**TEXTAUSZUG:**
--- --- ---

Orgelbauer Christian Kamm erklärt den Besuchern den Klangkörper einer Celesta. Foto: Bail - Bail

Die Celesta ist die Himmlische, aber außer Experten kennt das Instrument kaum jemand. Produziert wird die „Prinzessin der Instrumente“ von der Firma Schiedmayer in Wendlingen.

WendlingenHarry Potter, den Magier, kennt jeder, Celesta, die Himmlische, nur wenige. Dabei spielt das magische Instrument eine große Rolle in dieser Filmmusik. Der Soundtrack wurde mit einer Celesta aus Wendlingen eingespielt. Dort wird die „Prinzessin der Instrumente“ hergestellt. Ganz ohne Zauberei, aber mit viel Wissen und handwerklichem Geschick, wie die SWR-Produktion über „Die Celesta-Manufaktur Schiedmayer“ in 30 Minuten zeigt. Premiere hatte Gerd Ries‘ Film in den Räumen der Traditionsfirma vor einem handverlesenen Publikum.

--- --- ---

**DATENTEIL:**
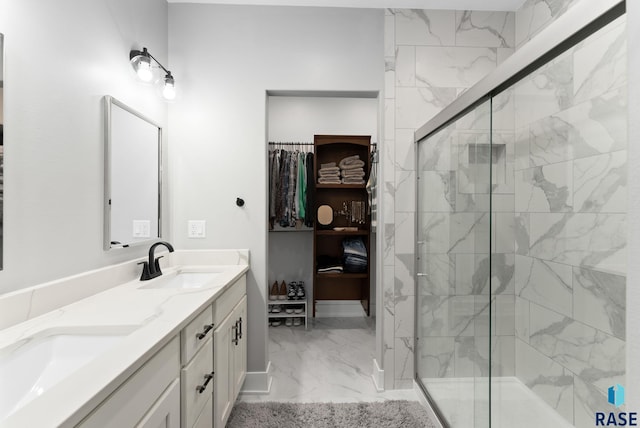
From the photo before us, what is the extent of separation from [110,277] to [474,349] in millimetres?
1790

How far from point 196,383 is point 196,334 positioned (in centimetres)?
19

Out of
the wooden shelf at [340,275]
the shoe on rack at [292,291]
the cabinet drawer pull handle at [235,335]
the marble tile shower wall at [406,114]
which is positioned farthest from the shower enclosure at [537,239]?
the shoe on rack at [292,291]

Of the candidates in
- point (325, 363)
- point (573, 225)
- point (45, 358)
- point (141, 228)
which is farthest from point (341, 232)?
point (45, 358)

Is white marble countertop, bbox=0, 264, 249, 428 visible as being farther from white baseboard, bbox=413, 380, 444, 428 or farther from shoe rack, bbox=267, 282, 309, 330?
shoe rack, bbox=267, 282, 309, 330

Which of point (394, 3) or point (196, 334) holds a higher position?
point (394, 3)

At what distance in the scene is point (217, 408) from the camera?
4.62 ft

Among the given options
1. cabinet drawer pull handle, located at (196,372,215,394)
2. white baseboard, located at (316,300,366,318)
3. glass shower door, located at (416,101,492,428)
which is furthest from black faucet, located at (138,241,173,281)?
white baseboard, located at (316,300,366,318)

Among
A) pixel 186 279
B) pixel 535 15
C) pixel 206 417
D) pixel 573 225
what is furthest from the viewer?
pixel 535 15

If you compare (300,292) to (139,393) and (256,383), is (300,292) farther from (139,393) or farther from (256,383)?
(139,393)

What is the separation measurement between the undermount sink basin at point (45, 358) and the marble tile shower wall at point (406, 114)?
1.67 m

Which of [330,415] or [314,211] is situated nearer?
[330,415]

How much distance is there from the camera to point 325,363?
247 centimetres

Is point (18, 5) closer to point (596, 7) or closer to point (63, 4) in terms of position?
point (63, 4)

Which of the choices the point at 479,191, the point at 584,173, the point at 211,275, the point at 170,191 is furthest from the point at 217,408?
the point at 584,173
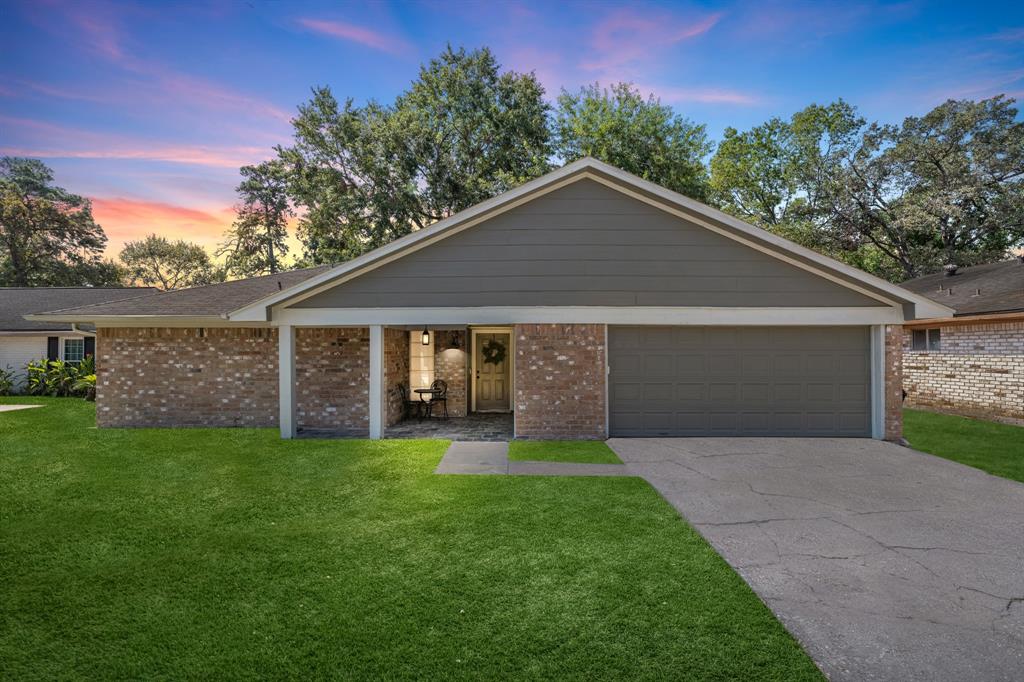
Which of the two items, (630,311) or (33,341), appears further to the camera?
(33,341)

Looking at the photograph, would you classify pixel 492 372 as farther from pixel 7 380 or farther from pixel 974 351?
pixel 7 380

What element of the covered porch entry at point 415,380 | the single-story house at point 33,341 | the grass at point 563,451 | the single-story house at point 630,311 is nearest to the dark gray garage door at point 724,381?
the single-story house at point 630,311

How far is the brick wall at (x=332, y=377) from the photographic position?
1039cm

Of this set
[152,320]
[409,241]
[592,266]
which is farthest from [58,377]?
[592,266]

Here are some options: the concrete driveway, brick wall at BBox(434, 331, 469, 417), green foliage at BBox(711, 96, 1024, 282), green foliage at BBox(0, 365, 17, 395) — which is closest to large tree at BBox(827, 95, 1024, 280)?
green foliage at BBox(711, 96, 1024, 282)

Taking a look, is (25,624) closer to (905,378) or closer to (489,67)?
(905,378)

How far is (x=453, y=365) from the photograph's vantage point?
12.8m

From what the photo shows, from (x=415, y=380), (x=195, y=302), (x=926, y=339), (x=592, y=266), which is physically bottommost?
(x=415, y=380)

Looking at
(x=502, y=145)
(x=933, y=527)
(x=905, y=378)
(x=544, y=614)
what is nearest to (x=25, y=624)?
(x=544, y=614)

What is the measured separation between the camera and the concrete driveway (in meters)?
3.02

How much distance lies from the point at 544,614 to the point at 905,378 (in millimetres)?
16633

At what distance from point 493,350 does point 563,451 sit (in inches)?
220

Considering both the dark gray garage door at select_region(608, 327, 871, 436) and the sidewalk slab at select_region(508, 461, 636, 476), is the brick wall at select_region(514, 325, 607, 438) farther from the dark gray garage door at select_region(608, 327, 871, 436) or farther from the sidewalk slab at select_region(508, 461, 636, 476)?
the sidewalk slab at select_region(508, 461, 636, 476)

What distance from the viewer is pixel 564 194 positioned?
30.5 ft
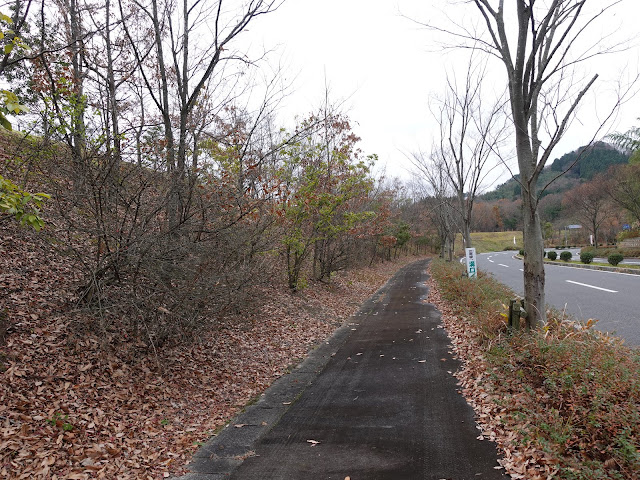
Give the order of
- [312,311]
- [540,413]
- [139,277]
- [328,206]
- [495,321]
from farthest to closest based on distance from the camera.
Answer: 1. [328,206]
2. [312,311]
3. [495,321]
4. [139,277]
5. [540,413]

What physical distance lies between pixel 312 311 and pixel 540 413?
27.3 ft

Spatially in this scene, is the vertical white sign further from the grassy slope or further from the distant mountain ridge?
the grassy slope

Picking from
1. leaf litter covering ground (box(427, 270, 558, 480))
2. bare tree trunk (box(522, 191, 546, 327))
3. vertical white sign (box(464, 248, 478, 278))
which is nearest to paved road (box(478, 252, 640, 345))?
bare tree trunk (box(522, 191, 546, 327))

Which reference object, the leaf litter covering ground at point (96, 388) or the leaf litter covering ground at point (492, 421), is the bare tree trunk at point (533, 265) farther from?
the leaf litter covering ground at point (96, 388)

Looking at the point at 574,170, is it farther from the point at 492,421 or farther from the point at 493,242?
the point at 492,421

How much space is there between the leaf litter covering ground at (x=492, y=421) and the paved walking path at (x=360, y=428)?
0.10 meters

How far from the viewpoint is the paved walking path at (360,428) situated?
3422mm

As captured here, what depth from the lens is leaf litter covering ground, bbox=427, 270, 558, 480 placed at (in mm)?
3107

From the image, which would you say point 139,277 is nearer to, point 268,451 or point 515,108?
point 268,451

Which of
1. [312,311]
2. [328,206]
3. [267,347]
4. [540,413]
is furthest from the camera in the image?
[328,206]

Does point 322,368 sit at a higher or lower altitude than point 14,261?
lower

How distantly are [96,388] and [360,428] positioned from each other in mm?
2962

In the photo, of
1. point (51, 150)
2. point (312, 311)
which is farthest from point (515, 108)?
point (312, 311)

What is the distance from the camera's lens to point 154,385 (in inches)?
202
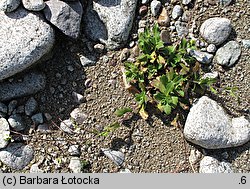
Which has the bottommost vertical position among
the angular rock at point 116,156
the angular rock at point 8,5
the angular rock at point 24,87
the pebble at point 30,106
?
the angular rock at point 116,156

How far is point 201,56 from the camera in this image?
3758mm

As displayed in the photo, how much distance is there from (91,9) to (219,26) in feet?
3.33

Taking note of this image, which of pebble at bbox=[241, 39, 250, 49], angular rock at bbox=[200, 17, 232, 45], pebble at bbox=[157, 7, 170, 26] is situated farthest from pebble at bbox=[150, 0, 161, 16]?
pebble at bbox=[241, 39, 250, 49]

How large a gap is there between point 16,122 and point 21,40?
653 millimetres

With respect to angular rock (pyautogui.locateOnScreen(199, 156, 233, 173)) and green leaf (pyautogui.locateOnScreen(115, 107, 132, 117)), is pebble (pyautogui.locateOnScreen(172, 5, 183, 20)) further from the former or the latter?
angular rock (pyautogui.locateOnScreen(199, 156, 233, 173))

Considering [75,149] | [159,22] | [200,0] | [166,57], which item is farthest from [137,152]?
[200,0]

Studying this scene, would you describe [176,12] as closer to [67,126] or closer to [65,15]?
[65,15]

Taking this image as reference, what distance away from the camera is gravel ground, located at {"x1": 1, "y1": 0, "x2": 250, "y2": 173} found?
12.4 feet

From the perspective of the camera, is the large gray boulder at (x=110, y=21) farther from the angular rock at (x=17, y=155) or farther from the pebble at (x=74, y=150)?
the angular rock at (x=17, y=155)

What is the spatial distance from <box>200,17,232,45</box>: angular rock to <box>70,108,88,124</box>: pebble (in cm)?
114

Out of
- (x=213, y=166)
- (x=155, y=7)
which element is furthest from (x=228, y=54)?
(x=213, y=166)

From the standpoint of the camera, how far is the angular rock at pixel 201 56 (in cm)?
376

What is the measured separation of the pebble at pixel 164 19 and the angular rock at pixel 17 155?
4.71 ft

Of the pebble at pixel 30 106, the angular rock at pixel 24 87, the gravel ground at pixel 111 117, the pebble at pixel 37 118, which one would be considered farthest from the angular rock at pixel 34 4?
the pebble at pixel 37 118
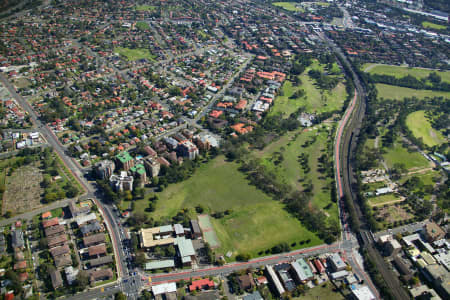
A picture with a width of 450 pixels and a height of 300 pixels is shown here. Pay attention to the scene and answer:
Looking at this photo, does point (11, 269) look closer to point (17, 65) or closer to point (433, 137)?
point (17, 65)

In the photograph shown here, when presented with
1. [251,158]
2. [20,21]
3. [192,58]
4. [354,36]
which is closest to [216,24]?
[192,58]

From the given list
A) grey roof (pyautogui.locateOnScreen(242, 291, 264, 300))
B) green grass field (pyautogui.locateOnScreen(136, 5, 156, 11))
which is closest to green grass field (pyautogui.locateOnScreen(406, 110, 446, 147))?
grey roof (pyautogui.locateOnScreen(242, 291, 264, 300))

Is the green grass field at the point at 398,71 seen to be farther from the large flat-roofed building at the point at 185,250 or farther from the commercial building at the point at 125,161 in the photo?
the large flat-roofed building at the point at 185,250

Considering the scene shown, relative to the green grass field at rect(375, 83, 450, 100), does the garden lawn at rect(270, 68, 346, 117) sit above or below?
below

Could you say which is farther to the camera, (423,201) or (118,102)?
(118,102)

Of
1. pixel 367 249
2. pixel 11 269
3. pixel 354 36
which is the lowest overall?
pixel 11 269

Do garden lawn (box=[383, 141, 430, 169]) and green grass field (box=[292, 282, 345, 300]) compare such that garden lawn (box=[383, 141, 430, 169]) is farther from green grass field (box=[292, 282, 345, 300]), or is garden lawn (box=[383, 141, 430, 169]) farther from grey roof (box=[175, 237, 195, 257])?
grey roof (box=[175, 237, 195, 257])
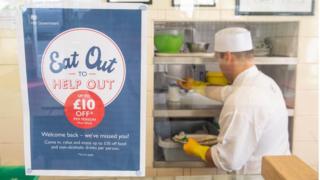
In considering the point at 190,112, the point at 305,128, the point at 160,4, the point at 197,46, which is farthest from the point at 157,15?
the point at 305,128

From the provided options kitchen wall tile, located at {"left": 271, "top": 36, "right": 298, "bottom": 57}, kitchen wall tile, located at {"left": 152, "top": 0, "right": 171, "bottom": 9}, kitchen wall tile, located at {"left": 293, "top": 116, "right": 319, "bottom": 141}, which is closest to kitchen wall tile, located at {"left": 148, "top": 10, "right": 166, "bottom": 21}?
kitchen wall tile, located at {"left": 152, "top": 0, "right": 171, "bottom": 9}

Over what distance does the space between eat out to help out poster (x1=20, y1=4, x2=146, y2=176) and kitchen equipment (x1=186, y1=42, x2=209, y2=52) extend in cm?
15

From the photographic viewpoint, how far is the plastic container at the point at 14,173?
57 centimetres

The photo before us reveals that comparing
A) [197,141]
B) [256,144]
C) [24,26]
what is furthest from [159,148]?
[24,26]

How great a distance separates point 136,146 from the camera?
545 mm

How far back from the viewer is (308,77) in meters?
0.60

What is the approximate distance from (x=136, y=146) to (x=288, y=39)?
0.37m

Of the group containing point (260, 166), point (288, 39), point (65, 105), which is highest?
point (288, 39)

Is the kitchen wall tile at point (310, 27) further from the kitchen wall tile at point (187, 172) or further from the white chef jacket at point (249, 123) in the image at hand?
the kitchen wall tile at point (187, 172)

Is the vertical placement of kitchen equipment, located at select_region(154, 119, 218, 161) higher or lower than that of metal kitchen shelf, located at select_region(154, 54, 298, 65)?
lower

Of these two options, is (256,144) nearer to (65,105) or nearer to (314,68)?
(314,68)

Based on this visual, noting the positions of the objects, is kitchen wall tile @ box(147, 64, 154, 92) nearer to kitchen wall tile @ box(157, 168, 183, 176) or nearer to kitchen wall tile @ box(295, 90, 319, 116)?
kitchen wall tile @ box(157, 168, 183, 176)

--- --- ---

Schreib den Text über die Celesta aus Wendlingen nach seinem letzten Satz weiter.

Den klanglichen Unterschied zwischen Flügel und Celesta machte der einstige „Traumschiff“-Showpianist Waldemar Graf an beiden Instrumenten bei einem kleinen Konzert live deutlich. Keine strenge Kammermusik, sondern locker-flockige Melodien-Loops, inspiriert von der nebenstehenden Phonola aus dem Jahr 1916, einem selbstspielenden, walzenbetriebenen Klavier. Auf die Ouvertüre folgte die Premiere: Auch für Elianne Schiedmayer, die die Firma seit dem Tod ihres Mannes Georg, 1985, leitet und Geschäftsführer Knut Schiedmayer war der Film eine Überraschung, die, den erfreuten Gesichtern nach zu urteilen, offensichtlich gut ankam.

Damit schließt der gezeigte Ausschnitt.